От прихлынувшего волнения губы у Желтикова дрогнули и смяли первое слово. Он сжал их, перевел дыхание и, будто предварительно выравнивая слова, заговорил разрубленными фразами:

- В сложившейся обстановке… третий батальон, который не попал под ядерный удар… лучше развернуть за рекой и не допустить быстрого выхода танков противника в глубину боевого порядка дивизии.

- А как же с первым и вашим батальонами?

- От них осталось немного. "Погибших" лучше собрать в группы и усадить на машины. Чтобы они не попали случайно под танки. Оставшихся в живых - около десяти танков, трех взводов пехоты - целесообразно использовать в засадах, и тем помочь третьему батальону занять оборону за рекой.

Желтиков остановился. Генерал поднял любопытный взгляд: думает здраво, а волнуется, как лейтенант. Подступившая робость вновь овладела Желтиковым, и он поспешил оправдаться:

- Если мои расчеты ошибочны, батальон погиб весь, разрешите хотя бы в учебных целях создать небольшой отряд. Мне кажется, его действиями можно показать молодым офицерам, сержантам и солдатам… что и после ядерного удара можно… и нужно продолжать бой.

Генерал снова посмотрел на Желтикова.

- Давно командуете батальоном?

- Только на учении. Я - замполит полка.

- Что ж, командуйте дальше.

Когда бронетранспортеры были собраны в группы, движение танков "западных" возобновилось. На полной скорости они перемахнули через высоты и устремились к реке и лесу за нею. Однако по дорогам им пробиться не удалось - их уже оборонял отошедший мотострелковый батальон, танковый резерв командира дивизии и артиллерия. А через два часа танки "западных" начали отход - в их глубоком тылу оказались главные силы дивизии Горина.

22

Беда есть беда, никто от нее не избавлен. Но не у каждого хватает мужества взять свою долю вины на себя.

Сразу после конца учения Амбаровский вызвал к себе Аркадьева. Полковник готов был выслушать любые упреки, даже грубые, оскорбительные - не в его нынешнем положении обижаться. На учении действовал так, что, в сущности, подвел всех. Ко всему этому, пока шло учение, в полку случилось чрезвычайное происшествие - рядовой Губанов, уйдя в самоволку, сел в чужую машину и сбил школьника.

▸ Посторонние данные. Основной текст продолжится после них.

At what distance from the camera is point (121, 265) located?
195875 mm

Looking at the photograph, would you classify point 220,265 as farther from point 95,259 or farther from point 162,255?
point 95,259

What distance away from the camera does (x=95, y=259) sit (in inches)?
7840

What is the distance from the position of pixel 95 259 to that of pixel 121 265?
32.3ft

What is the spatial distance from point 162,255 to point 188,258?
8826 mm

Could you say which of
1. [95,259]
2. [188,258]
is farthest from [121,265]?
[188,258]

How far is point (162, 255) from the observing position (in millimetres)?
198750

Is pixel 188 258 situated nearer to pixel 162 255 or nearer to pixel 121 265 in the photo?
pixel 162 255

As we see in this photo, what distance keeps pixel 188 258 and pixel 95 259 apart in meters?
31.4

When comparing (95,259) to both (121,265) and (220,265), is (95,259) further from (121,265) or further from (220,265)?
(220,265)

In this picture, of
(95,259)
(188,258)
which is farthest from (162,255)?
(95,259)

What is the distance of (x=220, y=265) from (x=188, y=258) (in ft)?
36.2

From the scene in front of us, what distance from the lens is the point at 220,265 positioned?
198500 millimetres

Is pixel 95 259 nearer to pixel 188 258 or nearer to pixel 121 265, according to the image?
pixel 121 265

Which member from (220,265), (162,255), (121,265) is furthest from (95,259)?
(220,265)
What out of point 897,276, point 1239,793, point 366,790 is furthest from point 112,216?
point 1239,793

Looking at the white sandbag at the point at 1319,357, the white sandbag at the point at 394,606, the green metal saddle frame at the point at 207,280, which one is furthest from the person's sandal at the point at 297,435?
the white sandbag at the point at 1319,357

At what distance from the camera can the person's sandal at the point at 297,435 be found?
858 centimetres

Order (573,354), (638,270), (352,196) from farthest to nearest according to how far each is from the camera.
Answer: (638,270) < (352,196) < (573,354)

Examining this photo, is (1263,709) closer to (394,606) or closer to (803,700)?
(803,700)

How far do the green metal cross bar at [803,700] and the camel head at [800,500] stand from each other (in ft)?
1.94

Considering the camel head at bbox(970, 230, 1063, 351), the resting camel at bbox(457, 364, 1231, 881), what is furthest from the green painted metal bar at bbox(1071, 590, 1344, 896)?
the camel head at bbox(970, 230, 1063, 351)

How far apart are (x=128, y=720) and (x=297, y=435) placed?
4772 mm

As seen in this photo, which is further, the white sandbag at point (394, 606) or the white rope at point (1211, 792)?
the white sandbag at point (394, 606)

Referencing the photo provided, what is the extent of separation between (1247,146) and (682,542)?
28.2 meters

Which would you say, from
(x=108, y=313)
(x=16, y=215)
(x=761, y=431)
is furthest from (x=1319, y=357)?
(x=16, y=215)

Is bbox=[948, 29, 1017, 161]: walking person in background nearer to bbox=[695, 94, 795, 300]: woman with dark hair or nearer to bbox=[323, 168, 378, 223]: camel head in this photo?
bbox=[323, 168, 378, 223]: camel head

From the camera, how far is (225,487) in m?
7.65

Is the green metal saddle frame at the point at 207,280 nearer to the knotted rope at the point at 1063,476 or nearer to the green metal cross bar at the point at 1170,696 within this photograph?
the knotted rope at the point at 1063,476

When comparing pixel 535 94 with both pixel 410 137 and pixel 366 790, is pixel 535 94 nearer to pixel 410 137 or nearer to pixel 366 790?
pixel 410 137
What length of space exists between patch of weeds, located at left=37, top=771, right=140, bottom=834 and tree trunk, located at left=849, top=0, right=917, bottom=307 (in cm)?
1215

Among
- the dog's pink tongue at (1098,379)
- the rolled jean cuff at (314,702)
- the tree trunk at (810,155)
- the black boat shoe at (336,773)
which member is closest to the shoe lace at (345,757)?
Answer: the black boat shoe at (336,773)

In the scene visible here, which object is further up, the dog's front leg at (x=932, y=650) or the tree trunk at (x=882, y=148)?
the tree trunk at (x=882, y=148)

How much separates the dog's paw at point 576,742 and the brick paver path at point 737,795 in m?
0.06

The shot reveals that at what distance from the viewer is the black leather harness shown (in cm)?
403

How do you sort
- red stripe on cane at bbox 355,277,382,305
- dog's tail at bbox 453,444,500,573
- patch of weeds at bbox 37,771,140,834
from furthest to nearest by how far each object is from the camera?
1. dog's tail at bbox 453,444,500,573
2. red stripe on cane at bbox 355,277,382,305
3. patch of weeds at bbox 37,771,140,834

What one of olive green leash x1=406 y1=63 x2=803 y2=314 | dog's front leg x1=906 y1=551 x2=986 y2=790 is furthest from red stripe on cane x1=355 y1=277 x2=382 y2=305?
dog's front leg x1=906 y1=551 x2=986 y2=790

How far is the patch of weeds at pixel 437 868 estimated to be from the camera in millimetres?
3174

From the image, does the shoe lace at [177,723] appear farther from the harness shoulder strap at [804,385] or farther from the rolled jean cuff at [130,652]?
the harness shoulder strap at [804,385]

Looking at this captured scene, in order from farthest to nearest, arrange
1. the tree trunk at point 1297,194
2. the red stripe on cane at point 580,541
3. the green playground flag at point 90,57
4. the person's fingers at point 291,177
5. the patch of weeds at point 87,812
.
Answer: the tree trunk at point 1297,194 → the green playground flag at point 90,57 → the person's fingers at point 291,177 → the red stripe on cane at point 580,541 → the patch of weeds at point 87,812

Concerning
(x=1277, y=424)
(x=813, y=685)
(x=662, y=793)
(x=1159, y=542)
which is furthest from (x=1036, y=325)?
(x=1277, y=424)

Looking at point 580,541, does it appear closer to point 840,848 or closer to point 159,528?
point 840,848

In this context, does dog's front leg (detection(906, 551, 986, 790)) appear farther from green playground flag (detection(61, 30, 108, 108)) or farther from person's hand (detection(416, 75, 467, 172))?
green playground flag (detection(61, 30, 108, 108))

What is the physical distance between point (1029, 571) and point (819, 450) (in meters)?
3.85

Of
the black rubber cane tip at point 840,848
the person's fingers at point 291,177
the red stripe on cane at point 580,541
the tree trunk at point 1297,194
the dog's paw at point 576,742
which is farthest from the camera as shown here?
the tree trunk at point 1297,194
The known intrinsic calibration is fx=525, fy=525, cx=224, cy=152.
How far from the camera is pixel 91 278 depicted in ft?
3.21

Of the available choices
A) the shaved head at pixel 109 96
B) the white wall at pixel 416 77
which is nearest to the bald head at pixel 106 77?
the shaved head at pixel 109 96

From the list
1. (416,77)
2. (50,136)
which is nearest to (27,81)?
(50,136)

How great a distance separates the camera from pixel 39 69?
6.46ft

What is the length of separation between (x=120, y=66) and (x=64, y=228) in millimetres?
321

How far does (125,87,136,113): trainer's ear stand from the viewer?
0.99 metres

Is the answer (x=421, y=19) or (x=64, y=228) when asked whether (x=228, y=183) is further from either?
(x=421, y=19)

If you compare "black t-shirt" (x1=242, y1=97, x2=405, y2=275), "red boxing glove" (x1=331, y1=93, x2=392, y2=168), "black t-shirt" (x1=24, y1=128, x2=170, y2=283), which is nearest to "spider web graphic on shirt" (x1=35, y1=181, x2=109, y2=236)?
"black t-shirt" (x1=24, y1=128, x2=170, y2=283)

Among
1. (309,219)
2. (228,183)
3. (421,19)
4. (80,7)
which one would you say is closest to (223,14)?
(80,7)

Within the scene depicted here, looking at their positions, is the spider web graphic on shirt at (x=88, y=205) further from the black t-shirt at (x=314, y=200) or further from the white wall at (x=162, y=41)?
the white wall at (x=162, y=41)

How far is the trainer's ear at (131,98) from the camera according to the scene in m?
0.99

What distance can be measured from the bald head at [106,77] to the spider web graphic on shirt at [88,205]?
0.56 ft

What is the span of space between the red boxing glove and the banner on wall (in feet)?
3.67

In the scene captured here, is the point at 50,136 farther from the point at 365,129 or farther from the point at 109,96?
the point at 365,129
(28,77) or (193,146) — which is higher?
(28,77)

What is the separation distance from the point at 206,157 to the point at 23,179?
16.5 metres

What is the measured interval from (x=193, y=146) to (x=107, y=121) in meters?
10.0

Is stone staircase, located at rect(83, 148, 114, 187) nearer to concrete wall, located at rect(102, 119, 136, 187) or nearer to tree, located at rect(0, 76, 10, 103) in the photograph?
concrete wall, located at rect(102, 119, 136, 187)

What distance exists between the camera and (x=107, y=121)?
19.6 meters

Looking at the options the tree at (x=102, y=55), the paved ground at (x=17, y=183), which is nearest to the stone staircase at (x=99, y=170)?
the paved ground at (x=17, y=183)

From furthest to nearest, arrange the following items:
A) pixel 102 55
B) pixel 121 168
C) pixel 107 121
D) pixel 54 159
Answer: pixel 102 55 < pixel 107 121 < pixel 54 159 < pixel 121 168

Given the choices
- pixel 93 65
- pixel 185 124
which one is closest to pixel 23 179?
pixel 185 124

Амбаровский стоял в углу, у радиоприемника, когда Аркадьев переступил порог. Смуглое лицо генерала было злое, пальцы правой руки отбивали такты грозного марша.

- Доложи толком, как твои подчиненные чуть не задавили Знобина.

- Знобин промчался мимо меня, - обреченно заговорил Аркадьев, - когда я только закончил отдавать распоряжения во исполнение приказа командира дивизии - не двигаться…

- Как не двигаться? Куда не двигаться? - удивленно поднял брови Амбаровский.

- Когда я перешел реку и начал движение к высотам, Горин отдал приказ: перейти к обороне на месте…

- Почему же ты полез на высоты?

- Я выполнял ваши указания и промедлил…

- Но ты обязан был выполнять последний приказ, приказ командира дивизии, - резко возразил Амбаровский. - Это элементарное положение устава. Тогда бы за все отвечал Горин. И за невыполнение моего приказа и за ЧП. Теперь будешь отдуваться ты.

Генерал с укором посмотрел на понуро стоявшего Аркадьева, отошел к столу и оттуда сказал мягче:

- Постараюсь помочь, но в таких ситуациях возможности мои не безграничны. Расскажи, чтоб мне было ясно, почему произошла вся эта путаница на высоте? Сигнал "прекратить движение" вам подали, а вы все ползли куда-то к черту на рога.

- Командир первого батальона и замполит неправильно поняли мой приказ.

- При чем тут замполит?

- Он командовал вторым батальоном.

- Поч-чему?!

- Приказ командира дивизии.

- Зачем?

- Решил дать ему покомандовать, приобрести опыт, твердость.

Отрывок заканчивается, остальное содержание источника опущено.